Florence Plon Psychanalyste, journaliste, auteur formatrice à l'Institut Européen de Psychanalyse et Travail social Superviseur indépendant, membre de l'association A.S.I.E
Les déferlantes Claudie Gallay
Editions du Rouergue Rodez 2008 525 p
Il y a des livres, comme cela, rares ; on a envie de dire des choses dessus, des tas de choses ; et puis l’on recule, car il est impossible d’écrire sur une telle écriture. Dire, c’est déjà trop ou pas assez… alors on se tait : on ne peut que se taire : le silence, c’est le mieux pour écouter la fureur des mots ou leur résignation et leur nostalgie. Le silence, oui, c’est le mieux pour accueillir les bouleversements que la mer apporte, dans le chaos des côtes de la Hague où ne règnent que les vagues, isolant ce bout de terre tel une île, tel un phare.

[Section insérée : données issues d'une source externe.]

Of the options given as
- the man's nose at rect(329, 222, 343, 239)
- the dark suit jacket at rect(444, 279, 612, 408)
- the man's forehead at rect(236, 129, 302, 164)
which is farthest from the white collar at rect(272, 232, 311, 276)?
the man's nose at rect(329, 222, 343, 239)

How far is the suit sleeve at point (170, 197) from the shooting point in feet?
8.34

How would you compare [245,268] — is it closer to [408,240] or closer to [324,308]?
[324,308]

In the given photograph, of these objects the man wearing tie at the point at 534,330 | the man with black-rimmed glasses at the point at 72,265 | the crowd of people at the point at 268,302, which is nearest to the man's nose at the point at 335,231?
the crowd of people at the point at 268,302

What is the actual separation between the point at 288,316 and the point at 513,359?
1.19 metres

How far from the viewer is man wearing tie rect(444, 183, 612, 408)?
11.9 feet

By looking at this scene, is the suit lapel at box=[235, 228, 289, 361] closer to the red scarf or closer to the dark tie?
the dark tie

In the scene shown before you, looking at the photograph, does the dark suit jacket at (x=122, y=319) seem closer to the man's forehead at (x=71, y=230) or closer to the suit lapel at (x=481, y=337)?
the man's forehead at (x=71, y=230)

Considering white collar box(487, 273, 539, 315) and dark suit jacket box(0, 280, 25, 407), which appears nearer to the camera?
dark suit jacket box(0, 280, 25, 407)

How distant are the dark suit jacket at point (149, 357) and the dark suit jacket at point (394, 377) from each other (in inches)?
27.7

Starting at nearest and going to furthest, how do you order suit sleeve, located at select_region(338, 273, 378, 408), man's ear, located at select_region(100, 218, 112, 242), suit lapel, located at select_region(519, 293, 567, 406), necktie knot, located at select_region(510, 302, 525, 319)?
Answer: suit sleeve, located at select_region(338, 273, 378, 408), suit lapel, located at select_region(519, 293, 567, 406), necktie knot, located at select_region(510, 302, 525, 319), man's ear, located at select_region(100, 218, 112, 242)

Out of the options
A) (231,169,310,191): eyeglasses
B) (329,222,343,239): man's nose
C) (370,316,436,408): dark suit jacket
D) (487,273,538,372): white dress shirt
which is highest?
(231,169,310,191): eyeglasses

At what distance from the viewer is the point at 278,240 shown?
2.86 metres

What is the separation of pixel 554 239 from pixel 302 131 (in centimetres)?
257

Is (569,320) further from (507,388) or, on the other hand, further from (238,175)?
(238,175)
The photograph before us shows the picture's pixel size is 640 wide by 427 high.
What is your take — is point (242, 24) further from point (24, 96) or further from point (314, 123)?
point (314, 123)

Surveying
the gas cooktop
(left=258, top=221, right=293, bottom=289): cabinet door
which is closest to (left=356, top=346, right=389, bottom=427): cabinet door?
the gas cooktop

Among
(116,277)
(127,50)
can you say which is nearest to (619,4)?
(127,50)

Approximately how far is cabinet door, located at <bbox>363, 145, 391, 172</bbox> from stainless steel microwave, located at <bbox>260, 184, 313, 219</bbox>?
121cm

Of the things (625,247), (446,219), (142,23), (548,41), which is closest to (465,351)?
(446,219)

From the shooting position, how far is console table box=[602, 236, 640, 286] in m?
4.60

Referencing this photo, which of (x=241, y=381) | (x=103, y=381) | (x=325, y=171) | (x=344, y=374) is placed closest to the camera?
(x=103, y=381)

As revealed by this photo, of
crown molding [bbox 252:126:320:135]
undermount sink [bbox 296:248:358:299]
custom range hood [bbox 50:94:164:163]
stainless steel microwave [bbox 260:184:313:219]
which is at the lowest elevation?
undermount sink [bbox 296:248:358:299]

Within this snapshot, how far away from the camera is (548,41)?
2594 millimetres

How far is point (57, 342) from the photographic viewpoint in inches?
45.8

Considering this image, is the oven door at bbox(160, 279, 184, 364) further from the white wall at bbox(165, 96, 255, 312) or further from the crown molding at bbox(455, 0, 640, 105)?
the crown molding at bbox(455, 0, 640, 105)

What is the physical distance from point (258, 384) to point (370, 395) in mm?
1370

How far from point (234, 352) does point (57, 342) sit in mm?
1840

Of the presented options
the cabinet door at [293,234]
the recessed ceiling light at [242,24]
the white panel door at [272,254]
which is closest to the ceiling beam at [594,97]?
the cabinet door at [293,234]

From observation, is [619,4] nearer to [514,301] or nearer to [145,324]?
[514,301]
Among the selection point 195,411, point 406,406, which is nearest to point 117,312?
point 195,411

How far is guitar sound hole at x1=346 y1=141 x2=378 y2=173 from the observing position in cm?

L’auteur décrit avec tact et sobriété ces destins qui s’entrecroisent dans la solidarité du tragique : des destins où les uns passent à côté de leur vie, et où les autres, roulés dans le flux des souvenirs se font prendre au piège sur le chemin de l’oubli. Elle dit le mutisme de ceux qui s’enfoncent dans leurs secrets, une vie entière, dans les rancunes et la haine, tenaces…
Elle parle de ceux que l’on croit pouvoir oublier mais qui reviennent inéluctablement, indéfiniment, comme les vagues, sur la jetée, renouvelées à l’infini, des horizons de la mer où se noient les confins de la souffrance et du deuil. Elle sait que la vie se fraye un chemin vaille que vaille, coûte que coûte, parce qu’un jour, il est temps.
Le style est puissant : il porte et évoque ; pourtant, il dit peu, mais les images surgissent, et laissent subjugué, comme dans une espèce de temps suspendu. Le sublime qui émerge, ça ne se commente pas, bien sûr …
On lit, pris dans l’émotion, l’angoisse ; cela s’impose ; cela en impose.